- **What to do**
The result should hold only the lines from the one with "11 boligforeninger kloakrenoverer" through the final line of the data below, transcribed exactly, pictures left out.

Captioned web image data
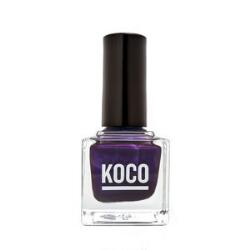 KOCO by beauty brands Nail Polish - Purples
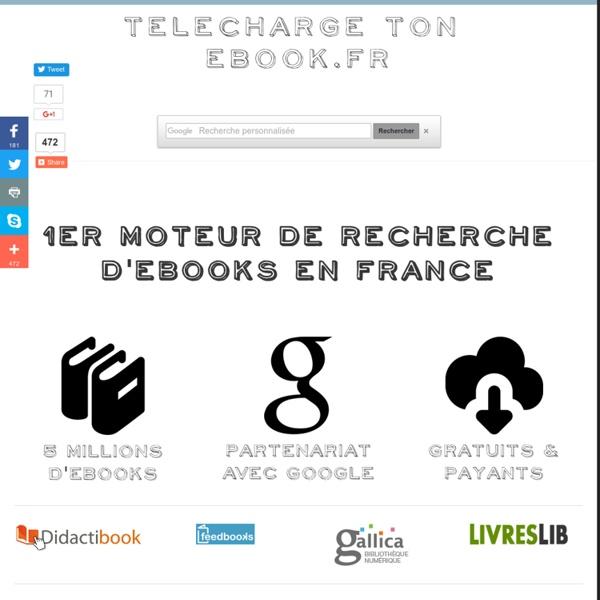 Telecharge TonEbook.fr - Moteur de recherche d'ebooks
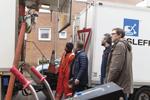 11 boligforeninger kloakrenoverer og sparer millioner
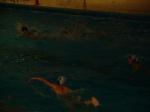 07.10.11 Trevano x Lugano (16).JPG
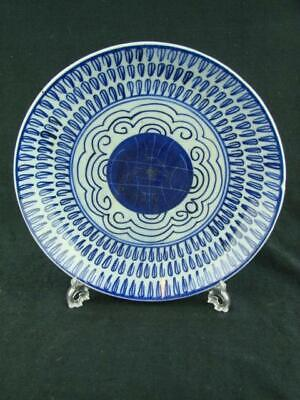 Lovely Shallow Chinese Bowl, 21.2Cm Diameter, Antique?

- **Answer to this task**
 11 boligforeninger kloakrenoverer og sparer millioner
 07.10.11 Trevano x Lugano (16).JPG
 Lovely Shallow Chinese Bowl, 21.2Cm Diameter, Antique?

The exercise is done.